What's the difference between for(int I = A; i < B; i++) and FOR(I, A, B)
?
My FOR(I,A,B) macro iterates between A and B inclusively, and does so
reliably between having to write the loop index 3 times (you've mixed up a I
with i), or remembering to use a <= instead of = (you've used <), or just
having to bother to write all those parts of a loop which are the compiler's
job not mine:
#define FOR(i,a,b) for (i=a; i<=b; ++i)
#define TO(i,x) for (i=x; i; --i)
With FOR, I just give it the 3 elements that are all that are really needed
to define the loop, and can concentrate the loop body!
Because the suggestions that have been presented are already a part of the
language.
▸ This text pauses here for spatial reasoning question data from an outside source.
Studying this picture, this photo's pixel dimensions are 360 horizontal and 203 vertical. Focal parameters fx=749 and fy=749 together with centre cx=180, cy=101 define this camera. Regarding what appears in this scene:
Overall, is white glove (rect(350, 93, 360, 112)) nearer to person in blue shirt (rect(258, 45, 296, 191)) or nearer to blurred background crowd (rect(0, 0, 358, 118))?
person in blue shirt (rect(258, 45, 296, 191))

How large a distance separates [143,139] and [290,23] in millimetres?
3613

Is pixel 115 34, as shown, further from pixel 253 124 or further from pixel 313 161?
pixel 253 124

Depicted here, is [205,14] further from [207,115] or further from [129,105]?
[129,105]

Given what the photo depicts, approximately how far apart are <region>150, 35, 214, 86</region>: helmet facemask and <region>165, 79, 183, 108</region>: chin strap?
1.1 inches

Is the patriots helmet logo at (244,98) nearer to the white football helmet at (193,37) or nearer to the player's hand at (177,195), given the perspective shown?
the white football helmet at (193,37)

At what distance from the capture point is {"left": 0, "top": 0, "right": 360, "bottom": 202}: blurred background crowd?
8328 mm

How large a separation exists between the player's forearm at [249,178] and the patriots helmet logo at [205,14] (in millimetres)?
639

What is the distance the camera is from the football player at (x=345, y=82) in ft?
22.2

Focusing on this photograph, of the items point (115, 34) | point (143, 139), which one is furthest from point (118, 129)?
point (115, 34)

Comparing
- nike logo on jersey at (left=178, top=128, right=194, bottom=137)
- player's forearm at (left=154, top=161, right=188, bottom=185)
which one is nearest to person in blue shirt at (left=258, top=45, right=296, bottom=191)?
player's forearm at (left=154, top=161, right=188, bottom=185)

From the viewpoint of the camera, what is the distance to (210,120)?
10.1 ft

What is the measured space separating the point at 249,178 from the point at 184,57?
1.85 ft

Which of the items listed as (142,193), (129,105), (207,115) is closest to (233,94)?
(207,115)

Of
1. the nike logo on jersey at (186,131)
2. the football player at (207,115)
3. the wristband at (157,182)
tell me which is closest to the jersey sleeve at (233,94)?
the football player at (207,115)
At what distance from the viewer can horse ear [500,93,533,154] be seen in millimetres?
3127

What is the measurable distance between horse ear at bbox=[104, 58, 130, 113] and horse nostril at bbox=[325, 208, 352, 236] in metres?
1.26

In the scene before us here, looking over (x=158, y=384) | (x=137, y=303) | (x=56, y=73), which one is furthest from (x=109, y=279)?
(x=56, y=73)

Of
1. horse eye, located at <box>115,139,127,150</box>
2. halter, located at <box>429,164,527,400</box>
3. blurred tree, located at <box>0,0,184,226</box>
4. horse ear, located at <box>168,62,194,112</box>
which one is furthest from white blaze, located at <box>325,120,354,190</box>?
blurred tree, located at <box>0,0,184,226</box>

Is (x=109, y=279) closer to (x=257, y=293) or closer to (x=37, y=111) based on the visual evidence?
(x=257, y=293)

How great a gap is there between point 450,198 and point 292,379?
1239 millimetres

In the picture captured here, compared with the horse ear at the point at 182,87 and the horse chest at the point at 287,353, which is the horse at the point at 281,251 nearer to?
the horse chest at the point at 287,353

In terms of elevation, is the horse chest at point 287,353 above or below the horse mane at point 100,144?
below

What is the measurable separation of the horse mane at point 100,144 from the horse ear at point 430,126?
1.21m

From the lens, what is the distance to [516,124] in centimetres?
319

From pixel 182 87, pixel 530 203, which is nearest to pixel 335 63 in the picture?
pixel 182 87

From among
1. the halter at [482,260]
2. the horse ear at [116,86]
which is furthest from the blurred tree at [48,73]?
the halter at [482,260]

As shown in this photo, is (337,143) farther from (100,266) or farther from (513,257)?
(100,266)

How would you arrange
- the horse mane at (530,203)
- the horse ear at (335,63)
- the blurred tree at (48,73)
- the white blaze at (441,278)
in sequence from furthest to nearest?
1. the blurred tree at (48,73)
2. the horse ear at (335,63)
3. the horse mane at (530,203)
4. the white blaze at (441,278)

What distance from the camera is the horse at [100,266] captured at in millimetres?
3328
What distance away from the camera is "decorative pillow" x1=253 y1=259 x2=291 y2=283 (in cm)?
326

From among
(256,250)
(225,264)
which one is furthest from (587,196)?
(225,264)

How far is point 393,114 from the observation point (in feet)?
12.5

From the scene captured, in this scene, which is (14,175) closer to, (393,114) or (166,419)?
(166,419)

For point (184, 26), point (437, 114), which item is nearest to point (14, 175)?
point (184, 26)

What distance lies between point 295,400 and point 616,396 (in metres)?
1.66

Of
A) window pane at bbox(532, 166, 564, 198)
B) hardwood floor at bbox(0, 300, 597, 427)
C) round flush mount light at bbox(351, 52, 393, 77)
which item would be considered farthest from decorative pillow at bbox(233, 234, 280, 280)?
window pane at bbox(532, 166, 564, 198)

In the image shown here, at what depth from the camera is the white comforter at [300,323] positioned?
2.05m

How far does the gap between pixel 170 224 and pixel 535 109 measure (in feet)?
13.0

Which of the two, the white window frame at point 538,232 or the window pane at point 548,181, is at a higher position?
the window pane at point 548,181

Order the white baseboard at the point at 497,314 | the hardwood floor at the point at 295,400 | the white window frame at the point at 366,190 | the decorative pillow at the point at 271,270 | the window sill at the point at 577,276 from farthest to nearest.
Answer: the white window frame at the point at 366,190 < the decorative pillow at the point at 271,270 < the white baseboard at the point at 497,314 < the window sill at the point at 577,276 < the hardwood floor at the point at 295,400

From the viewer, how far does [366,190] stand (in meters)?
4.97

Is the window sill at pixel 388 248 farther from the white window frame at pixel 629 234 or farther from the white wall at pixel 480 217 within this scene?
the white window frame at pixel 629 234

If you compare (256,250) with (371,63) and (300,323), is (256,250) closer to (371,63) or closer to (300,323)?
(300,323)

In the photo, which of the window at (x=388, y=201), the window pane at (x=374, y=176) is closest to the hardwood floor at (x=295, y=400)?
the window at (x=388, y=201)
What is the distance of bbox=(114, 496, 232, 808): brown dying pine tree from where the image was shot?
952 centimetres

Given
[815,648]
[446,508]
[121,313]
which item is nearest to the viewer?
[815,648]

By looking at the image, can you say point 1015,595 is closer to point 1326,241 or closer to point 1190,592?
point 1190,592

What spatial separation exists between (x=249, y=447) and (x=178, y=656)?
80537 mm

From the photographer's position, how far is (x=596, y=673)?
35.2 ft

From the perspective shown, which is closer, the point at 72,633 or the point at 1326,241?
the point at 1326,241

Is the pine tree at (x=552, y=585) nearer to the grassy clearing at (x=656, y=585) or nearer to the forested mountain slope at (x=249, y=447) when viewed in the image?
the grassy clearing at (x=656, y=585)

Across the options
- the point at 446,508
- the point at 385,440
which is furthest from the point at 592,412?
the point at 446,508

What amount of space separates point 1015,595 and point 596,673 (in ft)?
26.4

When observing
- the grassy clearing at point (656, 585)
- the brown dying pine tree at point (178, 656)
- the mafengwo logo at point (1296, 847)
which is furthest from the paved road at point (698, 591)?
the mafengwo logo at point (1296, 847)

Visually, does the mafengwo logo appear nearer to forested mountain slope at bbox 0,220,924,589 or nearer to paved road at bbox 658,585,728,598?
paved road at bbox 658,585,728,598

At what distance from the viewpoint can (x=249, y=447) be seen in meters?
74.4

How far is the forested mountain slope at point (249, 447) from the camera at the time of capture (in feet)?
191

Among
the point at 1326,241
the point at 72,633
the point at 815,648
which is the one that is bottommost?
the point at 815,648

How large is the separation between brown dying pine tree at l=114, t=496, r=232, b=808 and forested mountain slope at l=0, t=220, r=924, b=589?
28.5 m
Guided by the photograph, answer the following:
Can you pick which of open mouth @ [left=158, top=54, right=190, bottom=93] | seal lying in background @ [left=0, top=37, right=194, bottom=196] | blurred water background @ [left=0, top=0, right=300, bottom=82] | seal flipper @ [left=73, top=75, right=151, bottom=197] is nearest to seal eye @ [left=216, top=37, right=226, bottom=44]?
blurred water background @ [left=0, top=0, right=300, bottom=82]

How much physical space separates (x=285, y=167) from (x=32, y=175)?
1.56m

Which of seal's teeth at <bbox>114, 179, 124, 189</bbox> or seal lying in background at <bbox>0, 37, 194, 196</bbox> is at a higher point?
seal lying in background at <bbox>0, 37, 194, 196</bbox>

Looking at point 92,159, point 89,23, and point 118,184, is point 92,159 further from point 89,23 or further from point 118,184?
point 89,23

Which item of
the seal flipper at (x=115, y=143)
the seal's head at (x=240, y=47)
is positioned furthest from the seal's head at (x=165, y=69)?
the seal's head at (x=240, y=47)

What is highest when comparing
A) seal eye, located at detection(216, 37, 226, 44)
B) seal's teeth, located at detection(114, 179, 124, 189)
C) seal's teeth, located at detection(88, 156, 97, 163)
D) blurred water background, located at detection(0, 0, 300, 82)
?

A concept might not be expressed with a particular syntactic
sugar, but that doesn't mean the language doesn't support it, and if we
have
a choice between a concise language and an inflated one to express the
exact
same concepts, conciseness always wins.
Syntax, especially basic constructs that practically every other language
have had for decades, will hardly inflate the language. What does inflate it
are the 1000 or so functions in the run-time library. And endless blocks of
macros like this:
#define INT_MAX +32767
#define INT_MIN -32767
#define LONG_MAX +2147483647
#define LONG_MIN -2147483647
#define LLONG_MAX +9223372036854775807
#define LLONG_MIN -9223372036854775807
#define MB_LEN_MAX 1
#define SCHAR_MAX +127
#define SCHAR_MIN -127
#define SHRT_MAX +32767
#define SHRT_MIN -32767
#define UCHAR_MAX 255
#define USHRT_MAX 65535
#define UINT_MAX 65535
#define ULONG_MAX 4294967295
#define ULLONG_MAX 18446744073709551615
when all that is really needed is a single syntax feature that can be
applied to any type in the same way as sizeof().